I recently relaunched the tablecloth.time project. The goal of this project, which remains in an experimental phase, is to explore a composable extension of the popular tablecloth data processing library that aids temporal analysis of tabular data. Relaunching this project required rethinking some of our intial ideas about how this project would work. While the project remains experimental, the new direction aligns with how tablecloth and tech.ml.dataset already work — explicit column arguments, composable operations, no metadata magic.
Indexing and Optimization
This project started its life several years ago with the SciCloj community. At that time, we thought that the project should be built around a mechanism of setting a temporal index structure on a dataset and then building index-aware functions that could operate over the data efficiently using that index. This was a design philosophy that mimicked the index available in Python Pandas.

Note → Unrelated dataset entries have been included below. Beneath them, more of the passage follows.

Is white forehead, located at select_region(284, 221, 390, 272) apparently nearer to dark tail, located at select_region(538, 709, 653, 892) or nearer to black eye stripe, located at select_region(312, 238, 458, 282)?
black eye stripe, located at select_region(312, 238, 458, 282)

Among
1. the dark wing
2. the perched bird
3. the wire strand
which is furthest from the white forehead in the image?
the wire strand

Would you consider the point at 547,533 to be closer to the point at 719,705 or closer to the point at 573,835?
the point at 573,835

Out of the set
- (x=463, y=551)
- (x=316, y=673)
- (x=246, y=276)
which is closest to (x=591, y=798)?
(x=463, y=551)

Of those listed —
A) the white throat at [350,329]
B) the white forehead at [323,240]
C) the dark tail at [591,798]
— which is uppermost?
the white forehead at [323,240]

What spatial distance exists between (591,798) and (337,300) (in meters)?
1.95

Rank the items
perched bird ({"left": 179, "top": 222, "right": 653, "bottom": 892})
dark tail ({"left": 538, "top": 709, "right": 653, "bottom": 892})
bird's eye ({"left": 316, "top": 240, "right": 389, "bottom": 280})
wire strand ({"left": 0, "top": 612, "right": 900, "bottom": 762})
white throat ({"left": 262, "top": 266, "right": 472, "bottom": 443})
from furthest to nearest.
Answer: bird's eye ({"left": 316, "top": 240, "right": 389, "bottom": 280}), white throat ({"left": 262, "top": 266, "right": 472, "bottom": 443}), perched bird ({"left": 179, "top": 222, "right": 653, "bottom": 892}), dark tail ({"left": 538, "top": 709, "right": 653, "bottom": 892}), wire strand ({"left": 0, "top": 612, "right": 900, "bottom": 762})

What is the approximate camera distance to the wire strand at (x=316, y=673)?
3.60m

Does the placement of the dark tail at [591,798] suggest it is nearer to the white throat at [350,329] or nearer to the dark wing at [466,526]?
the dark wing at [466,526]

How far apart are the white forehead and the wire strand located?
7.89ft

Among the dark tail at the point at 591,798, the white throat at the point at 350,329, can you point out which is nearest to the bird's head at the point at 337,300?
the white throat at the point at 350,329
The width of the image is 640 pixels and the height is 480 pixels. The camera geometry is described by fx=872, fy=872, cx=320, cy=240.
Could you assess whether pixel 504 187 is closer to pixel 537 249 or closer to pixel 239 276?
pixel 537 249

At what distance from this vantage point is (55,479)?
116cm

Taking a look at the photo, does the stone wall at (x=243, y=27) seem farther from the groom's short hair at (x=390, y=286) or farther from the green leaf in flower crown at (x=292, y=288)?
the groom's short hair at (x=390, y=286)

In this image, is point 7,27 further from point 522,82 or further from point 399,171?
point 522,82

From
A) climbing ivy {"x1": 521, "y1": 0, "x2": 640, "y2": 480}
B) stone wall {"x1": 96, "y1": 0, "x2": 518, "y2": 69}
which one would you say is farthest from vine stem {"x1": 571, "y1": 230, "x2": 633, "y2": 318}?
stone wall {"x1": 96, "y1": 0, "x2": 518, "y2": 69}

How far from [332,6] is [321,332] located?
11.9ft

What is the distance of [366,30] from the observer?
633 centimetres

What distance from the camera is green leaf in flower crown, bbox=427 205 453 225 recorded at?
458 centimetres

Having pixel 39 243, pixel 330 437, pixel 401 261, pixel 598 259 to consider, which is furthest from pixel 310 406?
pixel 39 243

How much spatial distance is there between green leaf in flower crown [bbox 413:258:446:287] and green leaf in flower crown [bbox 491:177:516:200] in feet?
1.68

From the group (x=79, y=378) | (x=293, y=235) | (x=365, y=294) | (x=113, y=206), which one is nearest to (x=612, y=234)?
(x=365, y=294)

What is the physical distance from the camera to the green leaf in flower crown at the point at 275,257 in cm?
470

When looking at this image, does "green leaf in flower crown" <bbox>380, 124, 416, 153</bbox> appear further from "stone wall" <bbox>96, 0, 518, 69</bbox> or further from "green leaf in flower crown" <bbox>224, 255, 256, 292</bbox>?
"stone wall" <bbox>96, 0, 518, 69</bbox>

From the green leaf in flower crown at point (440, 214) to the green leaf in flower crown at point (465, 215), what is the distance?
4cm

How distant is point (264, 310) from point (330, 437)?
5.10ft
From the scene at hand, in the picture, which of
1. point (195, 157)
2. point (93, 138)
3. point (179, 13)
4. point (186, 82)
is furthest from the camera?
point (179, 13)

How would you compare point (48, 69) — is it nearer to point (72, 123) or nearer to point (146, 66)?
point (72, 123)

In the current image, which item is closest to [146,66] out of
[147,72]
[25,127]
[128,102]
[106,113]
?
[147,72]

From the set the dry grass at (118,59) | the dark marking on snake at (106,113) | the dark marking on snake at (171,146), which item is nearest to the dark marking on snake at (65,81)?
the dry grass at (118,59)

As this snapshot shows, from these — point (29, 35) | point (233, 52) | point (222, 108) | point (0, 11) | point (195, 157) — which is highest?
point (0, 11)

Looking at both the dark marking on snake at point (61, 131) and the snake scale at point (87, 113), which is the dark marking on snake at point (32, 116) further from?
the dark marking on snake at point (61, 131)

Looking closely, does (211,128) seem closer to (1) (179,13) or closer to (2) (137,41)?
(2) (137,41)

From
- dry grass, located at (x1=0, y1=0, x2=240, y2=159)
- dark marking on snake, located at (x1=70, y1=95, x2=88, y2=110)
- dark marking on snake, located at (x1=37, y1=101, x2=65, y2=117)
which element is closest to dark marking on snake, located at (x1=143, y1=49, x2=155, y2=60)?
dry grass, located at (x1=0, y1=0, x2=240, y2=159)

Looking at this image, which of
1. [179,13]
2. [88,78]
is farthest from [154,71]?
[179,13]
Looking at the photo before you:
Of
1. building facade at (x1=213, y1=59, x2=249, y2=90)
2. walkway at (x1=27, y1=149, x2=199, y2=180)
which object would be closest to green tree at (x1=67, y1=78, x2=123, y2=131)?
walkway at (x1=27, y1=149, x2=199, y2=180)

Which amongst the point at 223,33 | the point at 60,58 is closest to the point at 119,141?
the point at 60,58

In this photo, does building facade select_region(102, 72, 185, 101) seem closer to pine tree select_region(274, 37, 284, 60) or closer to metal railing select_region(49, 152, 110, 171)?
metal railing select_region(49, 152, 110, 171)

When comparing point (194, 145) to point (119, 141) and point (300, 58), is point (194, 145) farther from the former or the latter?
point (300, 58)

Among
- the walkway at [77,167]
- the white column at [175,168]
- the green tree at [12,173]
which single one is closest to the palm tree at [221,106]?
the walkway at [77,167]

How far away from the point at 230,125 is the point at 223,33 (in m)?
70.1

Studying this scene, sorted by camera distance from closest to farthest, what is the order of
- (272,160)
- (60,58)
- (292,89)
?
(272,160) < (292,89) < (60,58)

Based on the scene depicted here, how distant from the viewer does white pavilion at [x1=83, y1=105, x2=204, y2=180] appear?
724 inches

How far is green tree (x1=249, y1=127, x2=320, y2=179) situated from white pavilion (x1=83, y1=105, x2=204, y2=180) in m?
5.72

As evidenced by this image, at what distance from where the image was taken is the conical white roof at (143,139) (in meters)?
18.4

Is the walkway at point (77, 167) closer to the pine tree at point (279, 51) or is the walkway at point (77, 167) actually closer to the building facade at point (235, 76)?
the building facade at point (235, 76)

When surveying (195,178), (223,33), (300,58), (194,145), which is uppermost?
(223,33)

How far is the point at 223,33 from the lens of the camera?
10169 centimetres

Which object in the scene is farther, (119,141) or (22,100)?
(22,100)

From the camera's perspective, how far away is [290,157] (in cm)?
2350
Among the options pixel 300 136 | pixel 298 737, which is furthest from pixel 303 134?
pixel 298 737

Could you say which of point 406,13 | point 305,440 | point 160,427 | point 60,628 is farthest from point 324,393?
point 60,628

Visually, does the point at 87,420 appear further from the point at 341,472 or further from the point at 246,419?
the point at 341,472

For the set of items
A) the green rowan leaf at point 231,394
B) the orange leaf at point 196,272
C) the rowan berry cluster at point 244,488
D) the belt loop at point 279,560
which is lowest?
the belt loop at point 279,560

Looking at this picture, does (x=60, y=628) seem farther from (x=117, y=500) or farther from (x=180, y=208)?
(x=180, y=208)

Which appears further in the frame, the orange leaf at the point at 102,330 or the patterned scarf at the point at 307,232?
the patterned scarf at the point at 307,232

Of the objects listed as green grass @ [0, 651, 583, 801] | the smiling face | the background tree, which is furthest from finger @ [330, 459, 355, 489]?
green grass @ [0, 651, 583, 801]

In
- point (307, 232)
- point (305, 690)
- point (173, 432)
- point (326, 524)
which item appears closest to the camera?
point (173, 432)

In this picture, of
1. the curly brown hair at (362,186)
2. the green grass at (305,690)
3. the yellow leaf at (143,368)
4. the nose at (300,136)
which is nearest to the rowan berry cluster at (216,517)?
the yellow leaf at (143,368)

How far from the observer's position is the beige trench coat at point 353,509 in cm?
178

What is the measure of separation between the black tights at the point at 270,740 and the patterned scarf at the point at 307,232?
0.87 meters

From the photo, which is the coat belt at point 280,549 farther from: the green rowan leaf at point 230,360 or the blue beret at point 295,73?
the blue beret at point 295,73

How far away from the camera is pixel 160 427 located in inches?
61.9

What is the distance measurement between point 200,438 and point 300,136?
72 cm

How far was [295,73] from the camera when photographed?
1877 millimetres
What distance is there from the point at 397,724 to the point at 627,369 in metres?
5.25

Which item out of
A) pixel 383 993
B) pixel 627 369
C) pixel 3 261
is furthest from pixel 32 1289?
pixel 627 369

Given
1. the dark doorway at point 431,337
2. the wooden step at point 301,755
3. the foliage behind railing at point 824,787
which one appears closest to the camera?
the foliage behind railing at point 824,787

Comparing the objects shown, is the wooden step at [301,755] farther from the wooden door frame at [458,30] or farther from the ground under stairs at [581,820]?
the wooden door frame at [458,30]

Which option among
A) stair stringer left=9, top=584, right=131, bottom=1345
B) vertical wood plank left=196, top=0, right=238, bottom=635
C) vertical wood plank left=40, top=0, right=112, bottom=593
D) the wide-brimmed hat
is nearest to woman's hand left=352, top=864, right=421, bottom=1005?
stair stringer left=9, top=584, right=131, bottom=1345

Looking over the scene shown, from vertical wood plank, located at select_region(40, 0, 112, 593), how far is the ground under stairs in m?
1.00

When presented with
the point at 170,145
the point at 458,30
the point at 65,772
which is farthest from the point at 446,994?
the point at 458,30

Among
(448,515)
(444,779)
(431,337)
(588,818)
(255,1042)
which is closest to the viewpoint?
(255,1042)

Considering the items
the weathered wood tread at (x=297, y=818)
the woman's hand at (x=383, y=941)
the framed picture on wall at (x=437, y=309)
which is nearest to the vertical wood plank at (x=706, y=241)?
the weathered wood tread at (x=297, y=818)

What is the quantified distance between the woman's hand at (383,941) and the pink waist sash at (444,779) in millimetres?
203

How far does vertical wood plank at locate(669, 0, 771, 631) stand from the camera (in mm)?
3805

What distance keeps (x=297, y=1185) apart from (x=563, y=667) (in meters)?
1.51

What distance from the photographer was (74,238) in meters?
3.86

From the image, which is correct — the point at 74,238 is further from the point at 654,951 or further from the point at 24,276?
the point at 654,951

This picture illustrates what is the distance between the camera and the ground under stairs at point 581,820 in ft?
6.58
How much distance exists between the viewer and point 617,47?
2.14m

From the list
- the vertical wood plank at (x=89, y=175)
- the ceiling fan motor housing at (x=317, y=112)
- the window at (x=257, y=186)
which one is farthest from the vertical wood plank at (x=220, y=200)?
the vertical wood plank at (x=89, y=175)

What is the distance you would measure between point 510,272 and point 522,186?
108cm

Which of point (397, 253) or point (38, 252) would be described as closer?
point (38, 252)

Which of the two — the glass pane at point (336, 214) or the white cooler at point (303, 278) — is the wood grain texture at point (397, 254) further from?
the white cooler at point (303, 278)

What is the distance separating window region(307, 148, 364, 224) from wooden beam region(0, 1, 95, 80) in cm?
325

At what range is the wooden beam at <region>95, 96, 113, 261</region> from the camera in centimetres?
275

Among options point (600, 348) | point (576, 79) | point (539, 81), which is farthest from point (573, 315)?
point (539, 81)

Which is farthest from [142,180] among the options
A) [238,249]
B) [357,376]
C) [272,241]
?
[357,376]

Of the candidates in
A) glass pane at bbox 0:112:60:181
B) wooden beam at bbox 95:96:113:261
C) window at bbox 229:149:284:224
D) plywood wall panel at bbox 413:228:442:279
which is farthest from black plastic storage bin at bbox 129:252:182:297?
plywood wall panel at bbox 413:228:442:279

In Pandas, you might set a time column as your DataFrame’s index:
df = df.set_index('Time')Once set, operations like slicing and resampling work implicitly on that index:
df['2024-01'] # all rows from January 2024
df.resample('D').mean() # daily averagesThe index is invisible but ever-present — you don’t pass the time column to these functions; they just know.
Rethinking the Need for an Index
At the time the project began, the index seemed necessary both because it was a familiar and convenient tool, and it offered what seemed like necessary optimizations when doing operations that involved subsetting the dataset where using a tree structure offered O(log(n)) optimization.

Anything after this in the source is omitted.